从上面的说明看,Adobe imaging model的雄心与范围要比MRC更远大,难怪搜遍ISO 32000-1:2008和《PDF Reference 6th edition》,都找不到“MCR”这个关键词——Adobe大概认为双方不是一路货色:按照《PDF Reference 6th edition》2.1.1节说,PDF基于页面描述语言(page description language),在PDF文件中需要用描述语言具体描述各种对象之间的关系、绘制过程;而MRC是基于分层图像,各层图像之间的关系及绘制方法是在规范里预先规定好的。第2.1.1节原文:

Among its other roles, PDF serves as a page description language, a language for describing the graphical appearance of pages with respect to an imaging model. An application program produces output through a two-stage process:

1.The application generates a device-independent description of the desired output
in the page description language.
2.A program controlling a specific output device interprets the description and renders it on that device.
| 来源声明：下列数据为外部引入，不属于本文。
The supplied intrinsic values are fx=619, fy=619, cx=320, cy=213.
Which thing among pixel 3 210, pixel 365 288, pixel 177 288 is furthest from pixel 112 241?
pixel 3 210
The two stages may be executed in different places and at different times. The page description language serves as an interchange standard for the compact, device-
independent transmission and storage of printable or displayable documents.

如果PDF的对象范围仅限于图像对象,不含path、text等,PDF 1.4开始支持的transparent imaging model看起来就和MRC很像了。在《PDF Reference 6th edition》第7章、ISO 32000-1:2008第11章中,对此模型进行了详细解释。《PDF Reference 6th edition》第7.1节的原文:

Under the transparent imaging model, all of the objects on a page can potentially contribute to the result. Objects at a given point can be thought of as forming a transparency stack (or stack for short). The objects are arranged from bottom to top in the order in which they are specified. The color of the page at each point is determined by combining the colors of all enclosing objects in the stack according
to compositing rules defined by the transparency model.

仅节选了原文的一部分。